8 marzo 2006 – La Francia e la Polonia hanno inflitto due duri colpi al sistema neo-liberale dell'Unione Europea respingendo l'acquisizione da parte di imprese straniere di quote significative dei settori dell'energia e della finanza, accampando interessi nazionali di primaria importanza.
Alla fine di febbraio il governo francese ha annunciato la fusione di Suez e di Gaz de France per impedire che l'Enel potesse acquisire la Suez. Il 1 marzo il governo polacco ha ordinato alle autorità finanziarie di impedire alla Unicredit di acquisire una posizione dominante nel sistema bancario polacco con la fusione delle due controllate della Unicredit in Polonia, la Pbh e la Bank Pekao.
Dal punto di vista italiano si impongono almeno due osservazioni. Se in apparenza le decisioni di Parigi e Varsavia colpiscono imprese italiane, in realtà sono una utile doccia fredda per ricordarci che le teorie del libero mercato sono sempre state applicate dal più forte contro il più debole, sin dai tempi di Adam Smith. Inoltre, se prendiamo il caso di Enel, l'ente elettrico di stato si trova con una generosa liquidità, frutto della posizione dominante sul mercato nazionale, che farebbe meglio ad investire nella costruzione di nuovi impianti produttivi, tenuto conto del desolante deficit di capacità che può in ogni momento replicare il blackout nazionale del 2004. Invece, la legge frutto dell'ideologia liberista vieta all'Enel di superare la quota del 50% sul mercato interno, per far spazio alla “competizione”. Così l'Enel, che nuota nella liquidità, non trova di meglio che far shopping all'estero mentre in Italia si vive in perenne stato di emergenza.

+---+

— ESERCIZIO SCRITTO 1 —
Ripeti parola per parola la parte del brano che va da "8 marzo 2006" a "di primaria importanza.".
— ESERCIZIO SCRITTO 2 —
Riporta tutte le righe che contengono la stringa "instances", distinguendo tra maiuscole e minuscole.
Il brano e le righe sono materiali distinti, senza alcun legame tra loro.

Voci elencate in un insieme di dati
+---+

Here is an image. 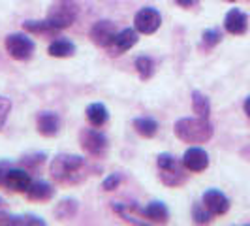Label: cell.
<instances>
[{"label":"cell","instance_id":"4316f807","mask_svg":"<svg viewBox=\"0 0 250 226\" xmlns=\"http://www.w3.org/2000/svg\"><path fill=\"white\" fill-rule=\"evenodd\" d=\"M10 110H12V102L8 100L6 96H0V128L6 123V119L10 115Z\"/></svg>","mask_w":250,"mask_h":226},{"label":"cell","instance_id":"d4e9b609","mask_svg":"<svg viewBox=\"0 0 250 226\" xmlns=\"http://www.w3.org/2000/svg\"><path fill=\"white\" fill-rule=\"evenodd\" d=\"M220 40H222V34H220V30L218 28H209V30H205L203 32V36H201V42H203V45L205 47H214L216 44H220Z\"/></svg>","mask_w":250,"mask_h":226},{"label":"cell","instance_id":"cb8c5ba5","mask_svg":"<svg viewBox=\"0 0 250 226\" xmlns=\"http://www.w3.org/2000/svg\"><path fill=\"white\" fill-rule=\"evenodd\" d=\"M75 211H77V202L75 200H64L59 203V207L55 209V213L59 219H70L74 217Z\"/></svg>","mask_w":250,"mask_h":226},{"label":"cell","instance_id":"8fae6325","mask_svg":"<svg viewBox=\"0 0 250 226\" xmlns=\"http://www.w3.org/2000/svg\"><path fill=\"white\" fill-rule=\"evenodd\" d=\"M224 28L229 34H233V36L245 34L249 30V17H247V13L237 10V8L229 10L224 17Z\"/></svg>","mask_w":250,"mask_h":226},{"label":"cell","instance_id":"52a82bcc","mask_svg":"<svg viewBox=\"0 0 250 226\" xmlns=\"http://www.w3.org/2000/svg\"><path fill=\"white\" fill-rule=\"evenodd\" d=\"M134 25H136V30L141 32V34H152L162 25V15L154 8H141L136 13Z\"/></svg>","mask_w":250,"mask_h":226},{"label":"cell","instance_id":"6da1fadb","mask_svg":"<svg viewBox=\"0 0 250 226\" xmlns=\"http://www.w3.org/2000/svg\"><path fill=\"white\" fill-rule=\"evenodd\" d=\"M173 132L185 143H205L213 138V125L203 117H185L179 119L173 126Z\"/></svg>","mask_w":250,"mask_h":226},{"label":"cell","instance_id":"4fadbf2b","mask_svg":"<svg viewBox=\"0 0 250 226\" xmlns=\"http://www.w3.org/2000/svg\"><path fill=\"white\" fill-rule=\"evenodd\" d=\"M138 44V30L134 28H123L121 32H117L115 42L109 49L113 51V55H123L128 49H132Z\"/></svg>","mask_w":250,"mask_h":226},{"label":"cell","instance_id":"d6986e66","mask_svg":"<svg viewBox=\"0 0 250 226\" xmlns=\"http://www.w3.org/2000/svg\"><path fill=\"white\" fill-rule=\"evenodd\" d=\"M132 125L136 128V132L143 138H152L158 132V123L152 117H138V119H134Z\"/></svg>","mask_w":250,"mask_h":226},{"label":"cell","instance_id":"83f0119b","mask_svg":"<svg viewBox=\"0 0 250 226\" xmlns=\"http://www.w3.org/2000/svg\"><path fill=\"white\" fill-rule=\"evenodd\" d=\"M45 160V155H42V153H36V155H30V157H25V160L23 164H26L28 168H34L38 164H42Z\"/></svg>","mask_w":250,"mask_h":226},{"label":"cell","instance_id":"8992f818","mask_svg":"<svg viewBox=\"0 0 250 226\" xmlns=\"http://www.w3.org/2000/svg\"><path fill=\"white\" fill-rule=\"evenodd\" d=\"M79 143H81V147L85 153H88L90 157H102L105 149H107V138L98 132V130H94V128H85V130H81V134H79Z\"/></svg>","mask_w":250,"mask_h":226},{"label":"cell","instance_id":"5b68a950","mask_svg":"<svg viewBox=\"0 0 250 226\" xmlns=\"http://www.w3.org/2000/svg\"><path fill=\"white\" fill-rule=\"evenodd\" d=\"M4 47L10 53V57L15 61H26L32 57V53L36 49V44L32 38L25 36V34H10L4 42Z\"/></svg>","mask_w":250,"mask_h":226},{"label":"cell","instance_id":"7402d4cb","mask_svg":"<svg viewBox=\"0 0 250 226\" xmlns=\"http://www.w3.org/2000/svg\"><path fill=\"white\" fill-rule=\"evenodd\" d=\"M136 70H138L139 77L143 81H147L154 74V61L149 59V57H145V55H141V57L136 59Z\"/></svg>","mask_w":250,"mask_h":226},{"label":"cell","instance_id":"7c38bea8","mask_svg":"<svg viewBox=\"0 0 250 226\" xmlns=\"http://www.w3.org/2000/svg\"><path fill=\"white\" fill-rule=\"evenodd\" d=\"M32 179H30V174L23 170V168H10L8 174H6V187L15 190V192H26V188L30 187Z\"/></svg>","mask_w":250,"mask_h":226},{"label":"cell","instance_id":"5bb4252c","mask_svg":"<svg viewBox=\"0 0 250 226\" xmlns=\"http://www.w3.org/2000/svg\"><path fill=\"white\" fill-rule=\"evenodd\" d=\"M36 126H38V132H40L42 136H47V138H53V136H57V132H59V126H61V121H59L57 113H53V112H43V113H40V115H38Z\"/></svg>","mask_w":250,"mask_h":226},{"label":"cell","instance_id":"f546056e","mask_svg":"<svg viewBox=\"0 0 250 226\" xmlns=\"http://www.w3.org/2000/svg\"><path fill=\"white\" fill-rule=\"evenodd\" d=\"M177 4L181 6V8H192L194 4H198L200 0H175Z\"/></svg>","mask_w":250,"mask_h":226},{"label":"cell","instance_id":"7a4b0ae2","mask_svg":"<svg viewBox=\"0 0 250 226\" xmlns=\"http://www.w3.org/2000/svg\"><path fill=\"white\" fill-rule=\"evenodd\" d=\"M85 168V158L77 155H59L51 162V176L59 183H77V177Z\"/></svg>","mask_w":250,"mask_h":226},{"label":"cell","instance_id":"3957f363","mask_svg":"<svg viewBox=\"0 0 250 226\" xmlns=\"http://www.w3.org/2000/svg\"><path fill=\"white\" fill-rule=\"evenodd\" d=\"M75 19H77V4L74 0H57V2L51 4L47 21L57 30L68 28Z\"/></svg>","mask_w":250,"mask_h":226},{"label":"cell","instance_id":"277c9868","mask_svg":"<svg viewBox=\"0 0 250 226\" xmlns=\"http://www.w3.org/2000/svg\"><path fill=\"white\" fill-rule=\"evenodd\" d=\"M158 168H160V179L169 187H177L183 185L187 181V174H185V164L179 162L173 155L169 153H162L158 155Z\"/></svg>","mask_w":250,"mask_h":226},{"label":"cell","instance_id":"ba28073f","mask_svg":"<svg viewBox=\"0 0 250 226\" xmlns=\"http://www.w3.org/2000/svg\"><path fill=\"white\" fill-rule=\"evenodd\" d=\"M117 25L113 23V21H98V23H94L92 28H90V40L98 45V47H105V49H109L113 45V42H115V36H117Z\"/></svg>","mask_w":250,"mask_h":226},{"label":"cell","instance_id":"4dcf8cb0","mask_svg":"<svg viewBox=\"0 0 250 226\" xmlns=\"http://www.w3.org/2000/svg\"><path fill=\"white\" fill-rule=\"evenodd\" d=\"M245 113H247V115L250 117V96L247 98V100H245Z\"/></svg>","mask_w":250,"mask_h":226},{"label":"cell","instance_id":"2e32d148","mask_svg":"<svg viewBox=\"0 0 250 226\" xmlns=\"http://www.w3.org/2000/svg\"><path fill=\"white\" fill-rule=\"evenodd\" d=\"M47 53H49L51 57H55V59H66V57H72L75 53V45L70 42V40H55V42H51L49 47H47Z\"/></svg>","mask_w":250,"mask_h":226},{"label":"cell","instance_id":"e0dca14e","mask_svg":"<svg viewBox=\"0 0 250 226\" xmlns=\"http://www.w3.org/2000/svg\"><path fill=\"white\" fill-rule=\"evenodd\" d=\"M109 119V113H107V108L100 104V102H94L87 108V121L92 126H104Z\"/></svg>","mask_w":250,"mask_h":226},{"label":"cell","instance_id":"9c48e42d","mask_svg":"<svg viewBox=\"0 0 250 226\" xmlns=\"http://www.w3.org/2000/svg\"><path fill=\"white\" fill-rule=\"evenodd\" d=\"M183 164H185V168H187L188 172L200 174L203 170H207V166H209V155H207L205 149L194 145V147H190V149L185 151V155H183Z\"/></svg>","mask_w":250,"mask_h":226},{"label":"cell","instance_id":"9a60e30c","mask_svg":"<svg viewBox=\"0 0 250 226\" xmlns=\"http://www.w3.org/2000/svg\"><path fill=\"white\" fill-rule=\"evenodd\" d=\"M53 194H55V188L51 187L47 181H34V183H30V187L26 188L28 200L34 202H47L53 198Z\"/></svg>","mask_w":250,"mask_h":226},{"label":"cell","instance_id":"1f68e13d","mask_svg":"<svg viewBox=\"0 0 250 226\" xmlns=\"http://www.w3.org/2000/svg\"><path fill=\"white\" fill-rule=\"evenodd\" d=\"M0 203H2V198H0Z\"/></svg>","mask_w":250,"mask_h":226},{"label":"cell","instance_id":"30bf717a","mask_svg":"<svg viewBox=\"0 0 250 226\" xmlns=\"http://www.w3.org/2000/svg\"><path fill=\"white\" fill-rule=\"evenodd\" d=\"M203 205L213 215H224L229 209V200L224 192H220L216 188H209L203 192Z\"/></svg>","mask_w":250,"mask_h":226},{"label":"cell","instance_id":"484cf974","mask_svg":"<svg viewBox=\"0 0 250 226\" xmlns=\"http://www.w3.org/2000/svg\"><path fill=\"white\" fill-rule=\"evenodd\" d=\"M121 181H123V176H121V174H111V176H107L104 179L102 188H104V190H115V188H119Z\"/></svg>","mask_w":250,"mask_h":226},{"label":"cell","instance_id":"ac0fdd59","mask_svg":"<svg viewBox=\"0 0 250 226\" xmlns=\"http://www.w3.org/2000/svg\"><path fill=\"white\" fill-rule=\"evenodd\" d=\"M143 215L150 221H154V223H166L169 219V209L162 202H150L149 205L143 209Z\"/></svg>","mask_w":250,"mask_h":226},{"label":"cell","instance_id":"603a6c76","mask_svg":"<svg viewBox=\"0 0 250 226\" xmlns=\"http://www.w3.org/2000/svg\"><path fill=\"white\" fill-rule=\"evenodd\" d=\"M192 217H194V223H198V225H207V223H211V217L213 213L203 205V202L201 203H194V207H192Z\"/></svg>","mask_w":250,"mask_h":226},{"label":"cell","instance_id":"f1b7e54d","mask_svg":"<svg viewBox=\"0 0 250 226\" xmlns=\"http://www.w3.org/2000/svg\"><path fill=\"white\" fill-rule=\"evenodd\" d=\"M13 164L10 160H0V185H4L6 183V174H8V170L12 168Z\"/></svg>","mask_w":250,"mask_h":226},{"label":"cell","instance_id":"ffe728a7","mask_svg":"<svg viewBox=\"0 0 250 226\" xmlns=\"http://www.w3.org/2000/svg\"><path fill=\"white\" fill-rule=\"evenodd\" d=\"M192 110H194V113H198V117L209 119V113H211V102H209V98H207L203 92L194 90V92H192Z\"/></svg>","mask_w":250,"mask_h":226},{"label":"cell","instance_id":"44dd1931","mask_svg":"<svg viewBox=\"0 0 250 226\" xmlns=\"http://www.w3.org/2000/svg\"><path fill=\"white\" fill-rule=\"evenodd\" d=\"M23 28L26 32H32V34H55L57 28L49 25V21H25Z\"/></svg>","mask_w":250,"mask_h":226}]
</instances>
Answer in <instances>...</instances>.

+---+

— RISPOSTA SCRITTA 1 —
8 marzo 2006 – La Francia e la Polonia hanno inflitto due duri colpi al sistema neo-liberale dell'Unione Europea respingendo l'acquisizione da parte di imprese straniere di quote significative dei settori dell'energia e della finanza, accampando interessi nazionali di primaria importanza.

— RISPOSTA SCRITTA 2 —
<instances>
</instances>
Answer in <instances>...</instances>.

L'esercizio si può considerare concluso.